Románico en la Asturias bajomedieval

Introducción

El estilo románico es uno de los más bellos y emblemáticos de la arquitectura medieval en Europa. En la región de Asturias, en España, el románico tuvo un gran desarrollo durante la Baja Edad Media, dejando un legado arquitectónico impresionante que aún hoy podemos admirar. En este artículo, exploraremos la presencia del románico en la Asturias bajomedieval, analizando sus características, influencias y ejemplos más destacados.

Contexto Histórico

Para comprender la importancia del románico en la Asturias bajomedieval, es fundamental tener en cuenta el contexto histórico en el que se desarrolló este estilo arquitectónico. En aquella época, Asturias era una región marcada por la reconquista cristiana, la influencia de los reinos de León y Castilla, y una economía basada en la agricultura y la ganadería. La iglesia desempeñaba un papel fundamental en la sociedad medieval, siendo el principal mecenas de las obras arquitectónicas y artísticas. Así, el románico se convirtió en el estilo predominante en la construcción de iglesias, monasterios y castillos en la Asturias bajomedieval.

Características del Románico en la Asturias Bajomedieval

El románico en la Asturias bajomedieval se caracteriza por su sobriedad y solidez. Las iglesias románicas asturianas suelen tener planta basilical, con una nave central y dos laterales, rematadas en ábsides semicirculares. Las paredes son de mampostería y sillarejo, con contrafuertes y arbotantes que refuerzan la estructura. Los arcos de medio punto y las bóvedas de cañón son elementos arquitectónicos típicos del románico asturiano, que reflejan la influencia de estilos como el prerrománico asturiano y el románico mozárabe.

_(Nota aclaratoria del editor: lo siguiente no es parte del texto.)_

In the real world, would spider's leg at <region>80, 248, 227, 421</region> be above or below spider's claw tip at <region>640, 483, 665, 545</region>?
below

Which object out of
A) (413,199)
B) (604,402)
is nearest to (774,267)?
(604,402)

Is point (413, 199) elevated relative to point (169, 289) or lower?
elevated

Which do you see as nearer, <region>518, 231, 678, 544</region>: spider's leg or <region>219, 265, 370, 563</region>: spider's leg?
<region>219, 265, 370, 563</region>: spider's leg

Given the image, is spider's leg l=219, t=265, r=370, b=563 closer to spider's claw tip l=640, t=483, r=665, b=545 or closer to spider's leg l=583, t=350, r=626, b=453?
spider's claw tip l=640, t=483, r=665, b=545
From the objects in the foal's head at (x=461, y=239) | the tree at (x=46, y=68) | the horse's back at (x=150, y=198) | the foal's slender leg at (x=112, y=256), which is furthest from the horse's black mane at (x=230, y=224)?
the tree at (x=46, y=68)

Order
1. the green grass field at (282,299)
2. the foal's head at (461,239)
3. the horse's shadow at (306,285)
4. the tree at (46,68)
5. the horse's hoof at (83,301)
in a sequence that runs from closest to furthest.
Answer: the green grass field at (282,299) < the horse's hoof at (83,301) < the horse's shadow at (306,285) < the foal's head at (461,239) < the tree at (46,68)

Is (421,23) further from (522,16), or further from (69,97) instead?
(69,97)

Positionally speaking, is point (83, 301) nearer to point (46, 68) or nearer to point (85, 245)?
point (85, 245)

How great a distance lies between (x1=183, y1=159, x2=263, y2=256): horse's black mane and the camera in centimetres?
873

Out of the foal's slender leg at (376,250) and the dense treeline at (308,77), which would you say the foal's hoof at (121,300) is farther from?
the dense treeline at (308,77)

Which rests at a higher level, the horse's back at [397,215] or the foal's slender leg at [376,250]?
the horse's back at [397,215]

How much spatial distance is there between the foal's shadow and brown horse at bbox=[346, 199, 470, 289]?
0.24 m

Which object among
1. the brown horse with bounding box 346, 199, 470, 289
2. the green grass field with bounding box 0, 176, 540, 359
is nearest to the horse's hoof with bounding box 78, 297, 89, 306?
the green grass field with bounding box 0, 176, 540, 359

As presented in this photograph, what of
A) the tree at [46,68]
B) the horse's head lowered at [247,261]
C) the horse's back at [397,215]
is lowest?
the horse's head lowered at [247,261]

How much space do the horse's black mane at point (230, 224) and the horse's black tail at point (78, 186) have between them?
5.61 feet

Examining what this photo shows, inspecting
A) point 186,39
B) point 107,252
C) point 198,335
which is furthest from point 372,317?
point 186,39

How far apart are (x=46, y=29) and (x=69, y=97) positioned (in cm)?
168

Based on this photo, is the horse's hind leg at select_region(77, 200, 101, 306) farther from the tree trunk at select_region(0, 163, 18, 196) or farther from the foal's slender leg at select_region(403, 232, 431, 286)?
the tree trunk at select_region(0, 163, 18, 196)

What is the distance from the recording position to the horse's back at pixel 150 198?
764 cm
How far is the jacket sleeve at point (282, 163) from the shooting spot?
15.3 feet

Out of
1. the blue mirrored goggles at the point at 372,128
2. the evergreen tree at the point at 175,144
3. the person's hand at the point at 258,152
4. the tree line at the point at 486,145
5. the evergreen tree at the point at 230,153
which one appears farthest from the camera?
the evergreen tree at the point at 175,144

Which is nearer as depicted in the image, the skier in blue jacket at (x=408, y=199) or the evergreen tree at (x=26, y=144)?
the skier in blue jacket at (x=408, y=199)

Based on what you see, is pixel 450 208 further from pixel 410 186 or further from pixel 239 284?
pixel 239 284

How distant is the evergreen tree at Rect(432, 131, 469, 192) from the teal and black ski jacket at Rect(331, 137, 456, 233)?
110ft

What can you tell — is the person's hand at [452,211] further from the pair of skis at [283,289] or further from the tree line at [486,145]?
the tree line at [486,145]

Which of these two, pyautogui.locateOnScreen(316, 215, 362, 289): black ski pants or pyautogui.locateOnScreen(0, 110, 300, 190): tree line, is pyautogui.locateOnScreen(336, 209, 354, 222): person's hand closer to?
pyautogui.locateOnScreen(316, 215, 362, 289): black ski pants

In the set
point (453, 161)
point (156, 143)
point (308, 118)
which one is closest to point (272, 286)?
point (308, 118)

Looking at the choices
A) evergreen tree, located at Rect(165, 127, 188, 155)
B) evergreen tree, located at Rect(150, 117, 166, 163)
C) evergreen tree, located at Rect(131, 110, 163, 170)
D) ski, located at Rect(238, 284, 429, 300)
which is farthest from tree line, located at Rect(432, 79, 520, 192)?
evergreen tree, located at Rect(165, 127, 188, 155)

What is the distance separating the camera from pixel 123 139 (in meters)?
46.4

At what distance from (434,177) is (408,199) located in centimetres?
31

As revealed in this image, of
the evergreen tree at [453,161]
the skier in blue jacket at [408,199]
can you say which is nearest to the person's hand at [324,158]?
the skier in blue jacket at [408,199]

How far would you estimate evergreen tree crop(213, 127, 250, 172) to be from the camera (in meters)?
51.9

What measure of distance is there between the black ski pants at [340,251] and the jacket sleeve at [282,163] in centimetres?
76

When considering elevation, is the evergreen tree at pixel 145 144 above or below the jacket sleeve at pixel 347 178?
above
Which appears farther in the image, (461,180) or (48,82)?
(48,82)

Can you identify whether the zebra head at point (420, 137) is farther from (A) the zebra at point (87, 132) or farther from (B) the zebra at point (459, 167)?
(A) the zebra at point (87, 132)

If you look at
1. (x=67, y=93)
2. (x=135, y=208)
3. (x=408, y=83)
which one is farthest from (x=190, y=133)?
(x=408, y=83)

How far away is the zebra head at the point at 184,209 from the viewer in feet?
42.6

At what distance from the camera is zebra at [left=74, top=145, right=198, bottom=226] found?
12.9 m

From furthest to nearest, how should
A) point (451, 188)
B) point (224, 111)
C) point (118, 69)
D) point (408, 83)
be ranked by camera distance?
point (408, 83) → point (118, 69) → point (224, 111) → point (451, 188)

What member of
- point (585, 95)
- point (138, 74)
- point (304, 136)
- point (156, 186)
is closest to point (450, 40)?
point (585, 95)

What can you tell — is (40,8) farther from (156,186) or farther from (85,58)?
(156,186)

Influencias del Románico Asturiano

El románico en la Asturias bajomedieval estuvo influenciado por diversas corrientes artísticas y arquitectónicas de la época. Por un lado, la tradición constructiva prerrománica asturiana, heredera de los estilos visigodo y mozárabe, aportó elementos como los arcos de herradura y los alfices decorados. Por otro lado, la influencia del románico francés e italiano se hace evidente en la monumentalidad de las iglesias románicas asturianas, así como en la decoración escultórica de sus portadas y capiteles.

Elementos Decorativos

La decoración escultórica es un elemento distintivo del románico asturiano. Las portadas de las iglesias románicas están profusamente decoradas con relieves que representan escenas bíblicas, figuras de santos y animales mitológicos. Los capiteles de las columnas también están adornados con motivos vegetales, geométricos y zoomórficos, que reflejan la riqueza y diversidad del repertorio decorativo románico.

Ejemplos de Románico en la Asturias Bajomedieval

La Asturias bajomedieval cuenta con numerosos ejemplos de arquitectura románica de gran belleza y valor histórico. Uno de los ejemplos más destacados es la iglesia de Santa María del Naranco, en las afueras de Oviedo, que fue construida en el siglo IX como un palacio para el rey Ramiro I y posteriormente transformada en una iglesia. Su característica planta basilical, sus arcos de herradura y sus capiteles decorados la convierten en un ejemplo emblemático del románico asturiano.

  • Otro ejemplo destacado es la iglesia de San Miguel de Lillo, también en Oviedo, que comparte con Santa María del Naranco su estilo románico asturiano y su relación con el arte prerrománico.
  • La iglesia de San Salvador de Valdediós, en Villaviciosa, es otro magnífico ejemplo de arquitectura románica en la Asturias bajomedieval, con sus ábsides semicirculares y su esbelta torre campanario.
  • La catedral de Oviedo, aunque en su mayor parte de estilo gótico, conserva elementos románicos en su estructura y decoración, como la capilla de Santa Eulalia y la torre vieja.

Conclusiones

El románico en la Asturias bajomedieval es un testimonio del talento y la creatividad de los arquitectos y escultores de la época, que supieron combinar influencias diversas para crear un estilo único y original. Las iglesias, monasterios y castillos románicos de Asturias son una de las principales atracciones turísticas de la región, y un legado cultural invaluable que nos permite conectar con el pasado medieval de esta tierra.